Copy the lines below verbatim, but only from the line containing "What is (x=599, y=44)'s" through the end of the data.

-------------------------

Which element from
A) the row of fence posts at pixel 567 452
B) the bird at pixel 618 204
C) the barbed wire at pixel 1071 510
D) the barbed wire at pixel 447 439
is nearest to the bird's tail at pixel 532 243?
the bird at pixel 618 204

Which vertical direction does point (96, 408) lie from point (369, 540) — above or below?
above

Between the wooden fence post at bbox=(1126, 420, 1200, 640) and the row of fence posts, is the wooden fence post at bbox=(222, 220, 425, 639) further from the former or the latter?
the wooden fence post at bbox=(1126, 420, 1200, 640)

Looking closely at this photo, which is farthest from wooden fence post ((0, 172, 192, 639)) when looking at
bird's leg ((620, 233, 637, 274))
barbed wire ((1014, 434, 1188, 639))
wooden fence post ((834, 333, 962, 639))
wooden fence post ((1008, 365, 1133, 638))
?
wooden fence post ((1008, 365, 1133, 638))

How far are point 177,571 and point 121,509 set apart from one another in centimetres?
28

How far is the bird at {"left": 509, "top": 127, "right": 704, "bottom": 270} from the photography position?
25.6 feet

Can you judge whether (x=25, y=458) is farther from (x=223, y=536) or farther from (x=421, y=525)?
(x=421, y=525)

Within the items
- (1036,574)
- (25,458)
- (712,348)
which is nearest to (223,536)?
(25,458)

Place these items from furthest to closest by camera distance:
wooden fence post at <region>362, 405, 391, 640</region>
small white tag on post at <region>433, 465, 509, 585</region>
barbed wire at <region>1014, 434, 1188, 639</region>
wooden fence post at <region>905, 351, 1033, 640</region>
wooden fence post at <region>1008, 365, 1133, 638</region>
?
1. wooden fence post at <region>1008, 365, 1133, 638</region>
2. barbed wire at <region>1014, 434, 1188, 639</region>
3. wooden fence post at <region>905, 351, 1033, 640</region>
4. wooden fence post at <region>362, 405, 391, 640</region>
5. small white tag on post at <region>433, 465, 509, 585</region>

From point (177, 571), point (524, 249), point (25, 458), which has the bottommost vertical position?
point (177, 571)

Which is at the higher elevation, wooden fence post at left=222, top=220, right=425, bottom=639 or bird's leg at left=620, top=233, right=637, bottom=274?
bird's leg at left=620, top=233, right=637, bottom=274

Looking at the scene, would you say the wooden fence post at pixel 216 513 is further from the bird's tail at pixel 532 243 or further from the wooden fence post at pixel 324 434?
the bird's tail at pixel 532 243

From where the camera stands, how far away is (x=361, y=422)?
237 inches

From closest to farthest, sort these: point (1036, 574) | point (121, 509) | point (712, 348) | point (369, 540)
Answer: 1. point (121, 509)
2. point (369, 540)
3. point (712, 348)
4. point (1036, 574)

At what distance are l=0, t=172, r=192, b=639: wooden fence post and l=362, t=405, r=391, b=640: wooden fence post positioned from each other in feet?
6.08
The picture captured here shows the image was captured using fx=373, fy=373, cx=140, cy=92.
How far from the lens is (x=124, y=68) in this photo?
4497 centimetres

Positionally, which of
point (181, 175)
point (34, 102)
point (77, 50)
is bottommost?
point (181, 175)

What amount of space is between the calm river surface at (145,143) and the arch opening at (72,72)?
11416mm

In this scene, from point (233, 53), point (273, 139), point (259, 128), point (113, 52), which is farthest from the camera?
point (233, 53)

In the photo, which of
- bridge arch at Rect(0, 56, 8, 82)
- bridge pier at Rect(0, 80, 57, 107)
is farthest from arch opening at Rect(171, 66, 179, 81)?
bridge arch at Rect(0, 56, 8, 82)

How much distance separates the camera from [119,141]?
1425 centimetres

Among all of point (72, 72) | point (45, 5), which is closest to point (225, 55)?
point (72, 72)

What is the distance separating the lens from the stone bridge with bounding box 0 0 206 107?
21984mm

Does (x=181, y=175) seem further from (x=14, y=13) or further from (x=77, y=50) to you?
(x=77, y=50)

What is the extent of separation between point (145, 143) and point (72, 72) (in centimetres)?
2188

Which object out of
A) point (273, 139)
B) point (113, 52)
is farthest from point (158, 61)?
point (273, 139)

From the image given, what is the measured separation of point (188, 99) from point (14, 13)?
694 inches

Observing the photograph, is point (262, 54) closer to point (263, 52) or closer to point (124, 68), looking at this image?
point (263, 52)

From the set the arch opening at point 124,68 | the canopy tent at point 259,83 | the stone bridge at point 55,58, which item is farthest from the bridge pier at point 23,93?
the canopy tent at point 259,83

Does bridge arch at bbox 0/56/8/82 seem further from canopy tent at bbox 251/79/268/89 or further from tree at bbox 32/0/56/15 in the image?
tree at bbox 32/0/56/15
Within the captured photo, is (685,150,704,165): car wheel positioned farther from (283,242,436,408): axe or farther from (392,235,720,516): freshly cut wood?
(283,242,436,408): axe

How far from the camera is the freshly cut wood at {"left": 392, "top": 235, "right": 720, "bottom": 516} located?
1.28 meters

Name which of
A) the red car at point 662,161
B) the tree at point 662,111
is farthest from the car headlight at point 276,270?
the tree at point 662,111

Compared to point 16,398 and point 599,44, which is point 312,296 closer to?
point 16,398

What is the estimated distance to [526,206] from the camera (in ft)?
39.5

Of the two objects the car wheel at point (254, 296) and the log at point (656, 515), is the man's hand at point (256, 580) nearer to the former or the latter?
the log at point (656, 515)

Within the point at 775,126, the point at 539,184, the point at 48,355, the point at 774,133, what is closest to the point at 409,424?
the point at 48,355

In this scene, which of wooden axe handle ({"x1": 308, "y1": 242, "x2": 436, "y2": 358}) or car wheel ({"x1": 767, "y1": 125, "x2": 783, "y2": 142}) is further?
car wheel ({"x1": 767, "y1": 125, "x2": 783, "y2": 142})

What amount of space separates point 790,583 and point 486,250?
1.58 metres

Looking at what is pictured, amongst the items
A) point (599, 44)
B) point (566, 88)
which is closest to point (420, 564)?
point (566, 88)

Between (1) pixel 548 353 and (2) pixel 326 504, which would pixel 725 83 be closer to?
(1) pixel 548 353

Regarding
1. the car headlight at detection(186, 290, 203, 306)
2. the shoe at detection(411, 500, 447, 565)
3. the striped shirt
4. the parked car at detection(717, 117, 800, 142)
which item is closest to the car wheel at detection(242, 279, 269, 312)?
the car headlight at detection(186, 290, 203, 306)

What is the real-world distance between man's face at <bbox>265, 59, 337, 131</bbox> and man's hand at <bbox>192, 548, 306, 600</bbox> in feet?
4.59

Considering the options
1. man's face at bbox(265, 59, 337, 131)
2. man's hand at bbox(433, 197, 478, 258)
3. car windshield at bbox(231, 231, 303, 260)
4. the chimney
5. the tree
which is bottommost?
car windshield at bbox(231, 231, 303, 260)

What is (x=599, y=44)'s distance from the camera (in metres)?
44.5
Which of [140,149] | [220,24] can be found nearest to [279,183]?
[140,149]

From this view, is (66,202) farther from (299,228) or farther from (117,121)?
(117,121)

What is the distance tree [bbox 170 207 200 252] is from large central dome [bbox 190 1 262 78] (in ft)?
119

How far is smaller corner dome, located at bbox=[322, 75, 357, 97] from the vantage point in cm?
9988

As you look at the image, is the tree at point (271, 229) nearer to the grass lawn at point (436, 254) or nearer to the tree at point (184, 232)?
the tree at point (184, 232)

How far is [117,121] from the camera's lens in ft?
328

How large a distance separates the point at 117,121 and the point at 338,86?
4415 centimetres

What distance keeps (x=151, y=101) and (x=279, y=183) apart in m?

-------------------------

| Written solution |
What is (x=599, y=44)'s distance from the camera (in metres)?
44.5
Which of [140,149] | [220,24] can be found nearest to [279,183]?
[140,149]

From this view, is (66,202) farther from (299,228) or farther from (117,121)?
(117,121)

What is the distance tree [bbox 170 207 200 252] is from large central dome [bbox 190 1 262 78] (in ft)?
119

How far is smaller corner dome, located at bbox=[322, 75, 357, 97] from the vantage point in cm?
9988

As you look at the image, is the tree at point (271, 229) nearer to the grass lawn at point (436, 254) or nearer to the tree at point (184, 232)?
the tree at point (184, 232)

How far is [117,121] from the camera's lens in ft?
328

How large a distance separates the point at 117,121 and the point at 338,86?
4415 centimetres

What distance keeps (x=151, y=101) and (x=279, y=183) apart in m?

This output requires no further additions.